Two of our members, Mick Roberts and Jonathan Clarke, specialise in the bottom end of the market and don't provide floor coverings at all.
.

Puzzler

15:41 PM, 4th December 2013
About 7 years ago

I have used vinyl with no problems but in a built-in kitchen where no large items had to be moved. I would have to take a view whether the damage was "wear and tear" and so not recoverable. Where I have used it the fitters have laid a plywood base for levelling which is much cheaper than screeding. However it was a new property so the floor was in a good condition. You can get a reasonable quality fairly cheap. I use cheap with the view that I will have to renew it frequently due to usage which I think is what you have here. If it's down to carelessness then you might have a case but it would have to be really obvious as the TDS would probably give the tenant the benefit of the doubt..

Tom Thumb

23:16 PM, 21st December 2013
About 7 years ago

From what Andy says, the damage was caused by moving large items such as a fridge and washing machine across the vinyl floor, and not by normal wear and tear?

There is nothing 'wrong' with vinyl flooring as such - some of them can be very high quality, and actually cost more than laminate flooring - and last better too! However, care needs to be taken when moving heavy objects that don't have wheels, and if a tenant or fitter dragged a washing machine across the floor tearing the vinyl in the process, then they are surely liable for the damage.

I do understand what Mark is saying; you can get some cheap or 'cushion' vinyl flooring which is pleasant to walk on but simply won't cope with chair legs etc. being moved across them, and if fitted in a dining area would clearly be unfit for purpose.

That doesn't seem to be the case here, tho'.

Andy

20:20 PM, 22nd December 2013
About 7 years ago

Thanks for your responses guys.

Jeremy Smith

12:00 PM, 23rd December 2013
About 7 years ago

Dear Andy,
As you've discovered, the right floor covering in the right area of the property makes all the difference as to whether you've got problems to sort out later, or not.

In one property I've laid soft vinyl in the kitchen and utility area, totally unsuitable to move furniture/appliances over, but since I supply the fridge/freezer and w/machine, i've told them not to move them, since it will damage the vinyl !
Although i've made a slight tear on it even before the tenants moved in, it's really difficult to keep undamaged where furniture is involved.

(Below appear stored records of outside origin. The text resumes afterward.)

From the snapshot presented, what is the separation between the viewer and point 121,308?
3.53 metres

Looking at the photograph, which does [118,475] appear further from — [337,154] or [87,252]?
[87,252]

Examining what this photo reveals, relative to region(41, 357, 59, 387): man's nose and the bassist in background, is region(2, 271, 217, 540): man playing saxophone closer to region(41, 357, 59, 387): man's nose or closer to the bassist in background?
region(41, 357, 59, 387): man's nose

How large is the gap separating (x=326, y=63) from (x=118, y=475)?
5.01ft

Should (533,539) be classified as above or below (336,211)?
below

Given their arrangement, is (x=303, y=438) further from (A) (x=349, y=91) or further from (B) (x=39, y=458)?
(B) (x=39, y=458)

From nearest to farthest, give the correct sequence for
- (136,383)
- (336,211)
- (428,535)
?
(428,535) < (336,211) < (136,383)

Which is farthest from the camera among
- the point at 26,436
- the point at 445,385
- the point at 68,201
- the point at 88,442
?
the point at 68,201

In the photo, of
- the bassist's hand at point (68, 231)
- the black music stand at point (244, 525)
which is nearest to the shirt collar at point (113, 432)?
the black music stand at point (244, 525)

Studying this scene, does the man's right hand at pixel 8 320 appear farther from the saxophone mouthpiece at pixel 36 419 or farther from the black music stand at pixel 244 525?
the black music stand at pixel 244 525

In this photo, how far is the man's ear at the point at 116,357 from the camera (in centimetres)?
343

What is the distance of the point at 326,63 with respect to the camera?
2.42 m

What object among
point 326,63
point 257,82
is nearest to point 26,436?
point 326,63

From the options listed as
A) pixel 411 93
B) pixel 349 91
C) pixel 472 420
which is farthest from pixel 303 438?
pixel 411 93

- Vinyl comes in a wide range of 'softnesses' and thicknesses, according to the application required, hard vinyl tiles are used by the council, they are tough and easily fitted, I think it used to be called 'marmolium', well, that's something I came across in rolls, usually used in publlic toilets !!!
Marmolium is extremely difficult to install from rolls - avoid !!

I've laid a laminate floor in another house, hard wearing, through the entrance hall, dining room and kitchen - 5 year guarantee, 10x harder wearing than normal range, etc..this has made a fantastic solution to what could have been a mish-mash of different floor coverings, and is completely maintenance free - Well Worth the extra time, trouble and expense to put it down !!